I think most of us, like my neighbours, will have to admit that the choices are not cut and dried. But neither is it a choice between comfort (in the centre) and discomfort (at the Edge) -- the decision is more complex than that, and many of us come down close to the tipping point between going one way and the other. And some of the factors (marked with question marks on the chart) are dubious: Shopping for non-essentials is only 'fun', and an essential part of your social life, if you lack the imagination to find healthier fun and (arguably) live a pretty socially impoverished life. Driving a gas-guzzler is only faster if your home, work, shopping and recreation are long distances apart -- and there are ways to bring them together. And driving a gas-guzzler is no fun in traffic jams and grinding daily commutes.

I've said before that, in making important life decisions, we do what we must, then we do what's easy, and then we do what's fun. In the chart above, I've marked the easier choice with an (E), the more fun choice with an (F), and the cheaper choice with a (C). (In the decisions on What to buy and How to be healthy, the cheaper choice depends on your circumstances and perspective, so neither is marked (C)).

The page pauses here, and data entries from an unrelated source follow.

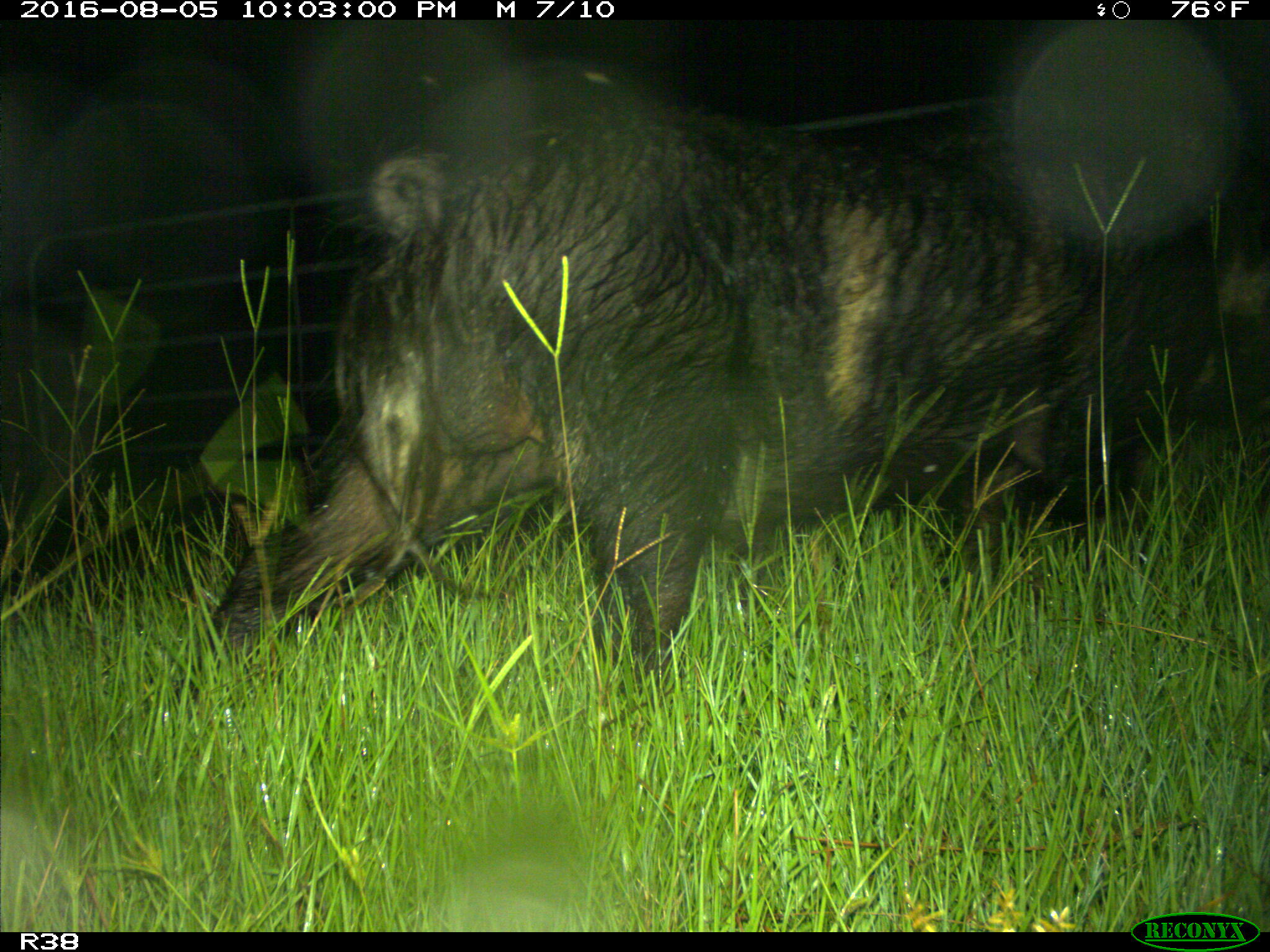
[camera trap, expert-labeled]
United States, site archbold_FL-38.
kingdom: Animalia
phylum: Chordata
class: Mammalia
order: Artiodactyla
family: Suidae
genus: Sus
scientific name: Sus scrofa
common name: wild boar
Sus scrofa (wild boar).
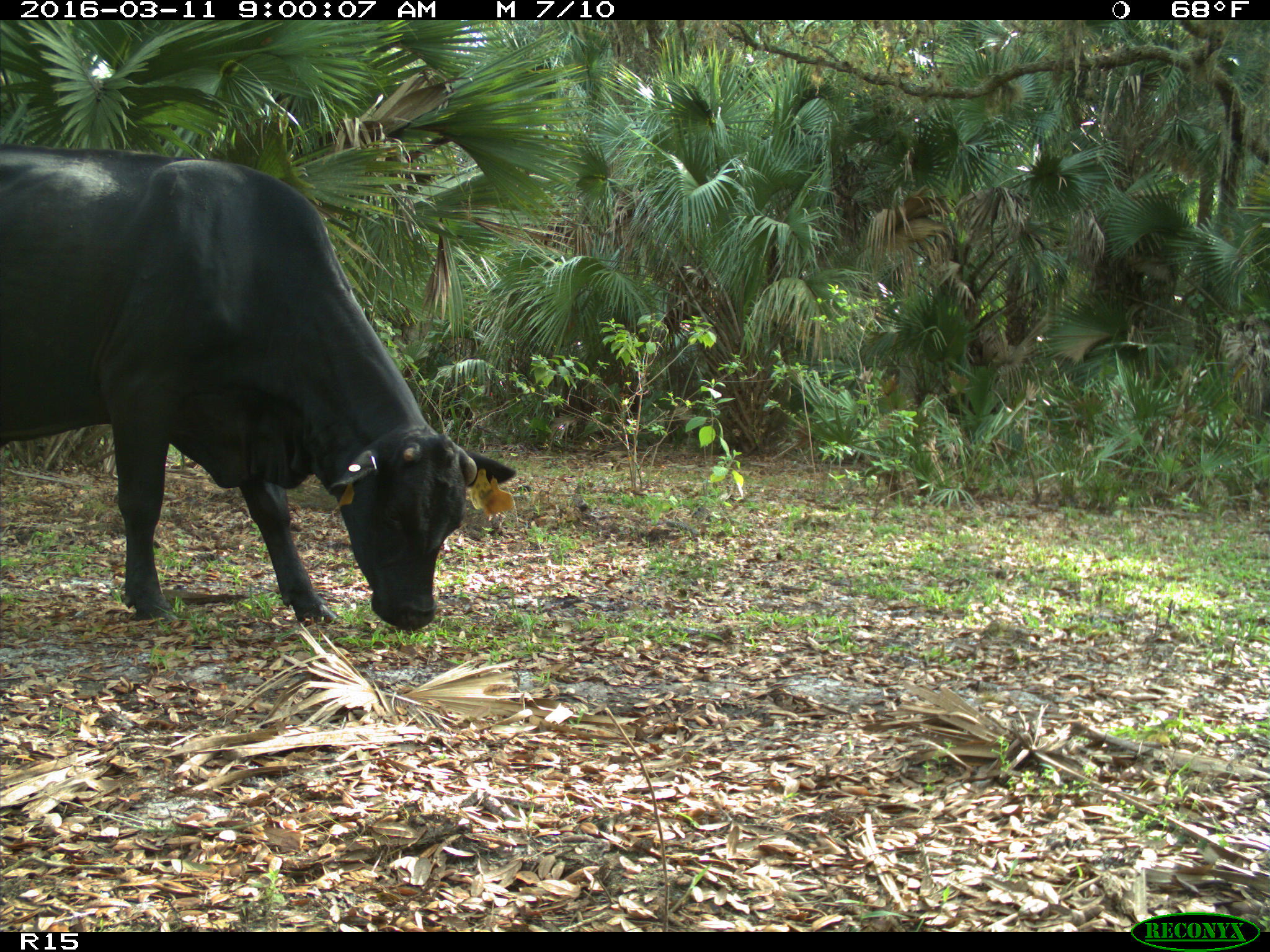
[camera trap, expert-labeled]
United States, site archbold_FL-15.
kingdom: Animalia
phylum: Chordata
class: Mammalia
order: Artiodactyla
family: Bovidae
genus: Bos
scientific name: Bos taurus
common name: domestic cow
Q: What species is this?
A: Bos taurus (domestic cow).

Not surprisingly, the easier choices (E) are all at the centre, while most of the fun choices (F) are at the Edge. So as long as we do what's easy before we do what's fun, we're going to be prone to make traditional choices (how to make a living, how to be healthy, how to be educated, and what community to live in). Why do we make such choices? I would argue that we're too busy and too tired to do otherwise -- if we have no time and no energy, we're going to choose what's easy over what's fun. And that's exactly what the corporatists are counting on. I would bet that the proportion of people living at the Edge is inversely proportional to the length and stress of the average work-week (including commuting). As more and more of us learn to value our time more highly, and seize back more of it for ourselves (even if that requires lowering our material wealth and consumption), we will start to choose what's fun over what's easy, and slide over to the Edge.

The decisions what to buy and how to get around are more complex, and they're the two that will prevent a lot of us from moving to the Edge. We may know that locally made, organic, fairly-priced products are better quality and better for us, and in the long run (because they last longer) will cost less. But the more expensive products cost us more now, and no matter how conscientious we may be that's tough to swallow (perhaps impossible if you're on a fixed income). Besides, there are plenty of discouraging examples of locally-made crap, too.

Similarly, the decision how to get around isn't entirely ours to make if we live more than walking or cycling distance from work, shopping and recreation. In this, those who live in revitalized downtown cores are wise and blessed, but that lifestyle is not for everyone.

For the most part, however, we do have a choice, and there are encouraging signs that more and more of us are choosing to wean ourselves off our addiction to consumption, debt, and being too busy and too tired for our own good. Out at the Edge, it's getting more comfortable, more fun, and even a bit more crowded all the time.